I must have been around 27.

Living in a shared second-story apartment with my buddy, Chad, in the heart of the Wicker Park neighborhood of Chicago.

If you’ve ever seen the movie High Fidelity with Jack Black, that was Wicker Park in the 90s. Hip, gritty, a block from “dangerous” in any direction.

I was lonely then.

Searching for what would come next.

I’d had my ass handed to me in Los Angeles. Naively hauling my Oldsmobile-trunk-sized life all the way to the Pacific only to find that talent was far inferior to connections there, and I was still too insecure to properly develop either.

So, at this point, I’m back in Chicago because my best friends and best times were there, but now isn’t then anymore and I’m existing in this sort of half-dream in between of knowing who I am or what I should be trying to be.

Roaming the sidewalks of Wicker Park, searching.

■ DATASET EXCERPTS:
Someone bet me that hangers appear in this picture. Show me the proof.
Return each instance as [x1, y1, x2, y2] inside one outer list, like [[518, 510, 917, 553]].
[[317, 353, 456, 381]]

...

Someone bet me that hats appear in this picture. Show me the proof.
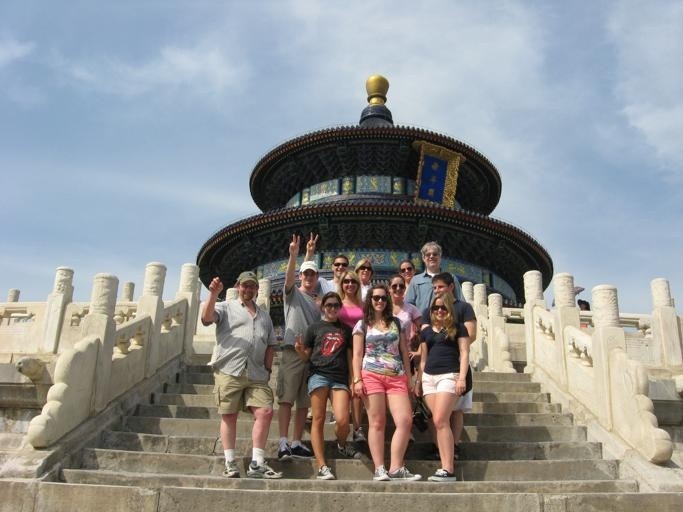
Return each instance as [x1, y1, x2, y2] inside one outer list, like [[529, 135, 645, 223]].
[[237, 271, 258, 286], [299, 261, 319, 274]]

* * *

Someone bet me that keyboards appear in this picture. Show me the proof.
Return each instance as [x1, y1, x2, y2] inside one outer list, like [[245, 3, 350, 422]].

■ TASKS FOR THIS EXERCISE:
#1 In the passage about Wicker Park, shorten the paragraph that begins "I'd had my ass handed to me in Los Angeles," keeping its main facts.
#2 Write what comes next in the passage about Wicker Park, picking up after its final line, "Roaming the sidewalks of Wicker Park, searching."

■ ANSWERS FOR THIS EXERCISE:
#1 Los Angeles beat me. I naively hauled my Oldsmobile-trunk-sized life to the Pacific, only to learn that connections mattered more than talent there, and I was too insecure to develop either.

#2
One freezing day, I slipped through the door of a recycled clothing store and started aimlessly sifting through the racks for something cool and affordable.

The shop was warm inside with a mix of late morning sunlight creeping in the front window and lamplight towards the back.

The savory scent of a single stick of incense blending into the fading memories of well-worn fabrics discarded by their once proud owners, or their heirs. Estate pickers maybe?

A woman emerged from the back to greet me with the casual confidence of a shop owner who is there to help, but not to sell. 

She’ll be here all day, every day. This is her space. You are welcome, but not needed.  

She had a kind of subtle beauty that runs deeper than aesthetics. Her looks represented her full being. No show. Pure presence.

I said hello, “Cool shop.”

I like it,” she smiled. “Take your time. There’s more in the back, if you need a certain size I can look for you.”

“Thanks,” I muttered.

When you exist in a time of your life with no intimacy, you constantly dream of intimacy.

Inside that relaxed shop, the lone visitor, in from the cold, soaking in the snug reality this lovely stranger had created from her very soul…

I felt a moment of intimacy that sent my curious mind reeling into fantasy.

Not a creepy “show me the backroom” fantasy, but a hazy longing for connection.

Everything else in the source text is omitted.